In any of the above configurations, it is preferable that the length of the groove be short; for example, when the supplied liquid is kerosene, it is important that the groove length is 5 mm or less.

According to FIG. 1, the edge portion 26 of the vibrator IO has a shape having a plurality of chevron-shaped protrusions with the same diameter, but it can also be shaped like an annular staircase with two or more steps whose diameter is gradually reduced. It is also possible to have a shape in which the diameter increases gradually, or the diameter gradually decreases and then increases. What is important is that an edge is formed at the tip of the vibrator.

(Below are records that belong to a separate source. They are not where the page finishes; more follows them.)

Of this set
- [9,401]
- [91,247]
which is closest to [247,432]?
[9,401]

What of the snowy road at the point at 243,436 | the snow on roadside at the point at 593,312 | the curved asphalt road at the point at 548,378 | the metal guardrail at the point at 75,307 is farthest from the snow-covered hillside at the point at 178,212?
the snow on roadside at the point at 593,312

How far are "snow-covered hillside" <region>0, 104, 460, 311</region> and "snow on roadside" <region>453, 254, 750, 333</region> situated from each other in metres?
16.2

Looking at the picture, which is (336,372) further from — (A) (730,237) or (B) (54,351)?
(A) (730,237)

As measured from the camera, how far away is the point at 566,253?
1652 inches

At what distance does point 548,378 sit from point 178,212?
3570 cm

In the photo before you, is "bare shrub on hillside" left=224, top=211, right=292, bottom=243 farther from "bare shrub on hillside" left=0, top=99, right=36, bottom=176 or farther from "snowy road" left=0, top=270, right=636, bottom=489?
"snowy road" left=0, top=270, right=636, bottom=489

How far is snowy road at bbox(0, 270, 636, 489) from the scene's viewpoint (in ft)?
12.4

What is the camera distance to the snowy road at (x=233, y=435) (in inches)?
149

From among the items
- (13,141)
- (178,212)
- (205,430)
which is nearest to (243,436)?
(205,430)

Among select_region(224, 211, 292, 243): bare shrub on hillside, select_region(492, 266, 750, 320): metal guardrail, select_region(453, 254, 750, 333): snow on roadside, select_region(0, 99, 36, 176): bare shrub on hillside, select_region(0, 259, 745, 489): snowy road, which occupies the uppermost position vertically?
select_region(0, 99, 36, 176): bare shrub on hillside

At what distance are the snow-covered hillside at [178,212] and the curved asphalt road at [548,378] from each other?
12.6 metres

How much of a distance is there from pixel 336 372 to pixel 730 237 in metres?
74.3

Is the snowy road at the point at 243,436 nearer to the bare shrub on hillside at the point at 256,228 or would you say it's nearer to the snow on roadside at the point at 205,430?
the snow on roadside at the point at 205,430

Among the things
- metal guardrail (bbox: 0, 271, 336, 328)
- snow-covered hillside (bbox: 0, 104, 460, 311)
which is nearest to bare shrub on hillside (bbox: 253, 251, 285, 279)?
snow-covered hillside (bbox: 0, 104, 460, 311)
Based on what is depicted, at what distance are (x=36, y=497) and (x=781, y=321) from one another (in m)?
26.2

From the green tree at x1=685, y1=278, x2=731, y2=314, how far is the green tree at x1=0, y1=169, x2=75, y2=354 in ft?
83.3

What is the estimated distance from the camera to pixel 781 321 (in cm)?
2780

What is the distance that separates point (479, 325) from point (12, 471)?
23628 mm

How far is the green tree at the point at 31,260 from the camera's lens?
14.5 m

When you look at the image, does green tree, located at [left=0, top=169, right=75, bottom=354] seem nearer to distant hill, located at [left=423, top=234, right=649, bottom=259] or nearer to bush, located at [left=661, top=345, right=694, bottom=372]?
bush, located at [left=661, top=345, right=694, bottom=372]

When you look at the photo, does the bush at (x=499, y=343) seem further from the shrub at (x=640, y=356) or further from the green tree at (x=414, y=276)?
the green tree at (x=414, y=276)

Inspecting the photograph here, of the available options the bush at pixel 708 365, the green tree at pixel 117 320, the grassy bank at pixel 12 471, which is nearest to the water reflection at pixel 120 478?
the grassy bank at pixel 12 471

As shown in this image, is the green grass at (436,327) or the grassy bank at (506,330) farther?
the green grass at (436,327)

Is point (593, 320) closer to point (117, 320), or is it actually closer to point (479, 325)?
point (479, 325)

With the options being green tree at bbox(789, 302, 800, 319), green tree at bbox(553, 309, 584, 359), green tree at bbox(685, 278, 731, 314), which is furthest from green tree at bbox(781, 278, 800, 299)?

In the above configuration, if the flow rate of the supplied liquid becomes small,
The liquid from the nozzle hole 36 is transferred along *42 toward the vibrator 26 due to surface tension, and is transferred to the wall surface 8 as in the conventional case.
It does not sag downward along a.

According to the device according to the present invention, which is configured as follows, regardless of the properties of the liquid, it is possible to stably supply the liquid to the vibrator not only when the amount of liquid supplied is large, but also when the flow is low. This method has the advantage that the liquid can be atomized by supplying the liquid with the liquid, and that the turndown ratio can therefore be very large.

[Brief explanation of drawings]

FIG. 1 is a partial sectional view of an ultrasonic atomization device according to the present invention. 2 is a front view of the apparatus of FIG. 1; FIG. FIG. 3 is a sectional view of a conventional ultrasonic frosting device. 4 is a front view of the apparatus of FIG. 3; FIG. FIG. 5 is a partially enlarged sectional view of the device of FIG. 4. 12 Atomizing device 4: Valve box 8: Liquid supply means 10: Vibrator 26 22 Joint part 36: Liquid supply passage (nozzle hole) 40: Nozzle hole outlet 42: Groove 9゜Figure 2

Claims (1)

[Claims] 1) An ultrasonic vibration generating means, an elongated vibrator connected at one end to the ultrasonic vibration generating means and having an edge portion at the other end, and supplying liquid to the edge portion. In order to achieve this, the vibrator is provided with a liquid supply means provided close to the edge portion of the vibrator, and the liquid supply means has a nozzle hole for directly injecting liquid to the edge portion. In the ultrasonic atomization device, a groove is formed at the exit portion of the nozzle hole of the liquid supply means in a radially inward direction from the nozzle hole with a predetermined depth and width larger than the nozzle hole diameter. Features of ultrasonic atomization device. 2) The depth and width of the groove should be 1.5 to 1.5 of the nozzle hole diameter.
The ultrasonic atomization device according to claim 1, which is three times as large. 3) The outlet portion of the nozzle hole of the liquid supply means is formed to be inclined at a predetermined angle (0) with respect to the vibrator, and the groove is formed parallel to the inclination. Ultrasonic atomization device. 4) The ultrasonic atomization device according to claim 3, wherein the inclination angle (0) is 10 to 60 degrees.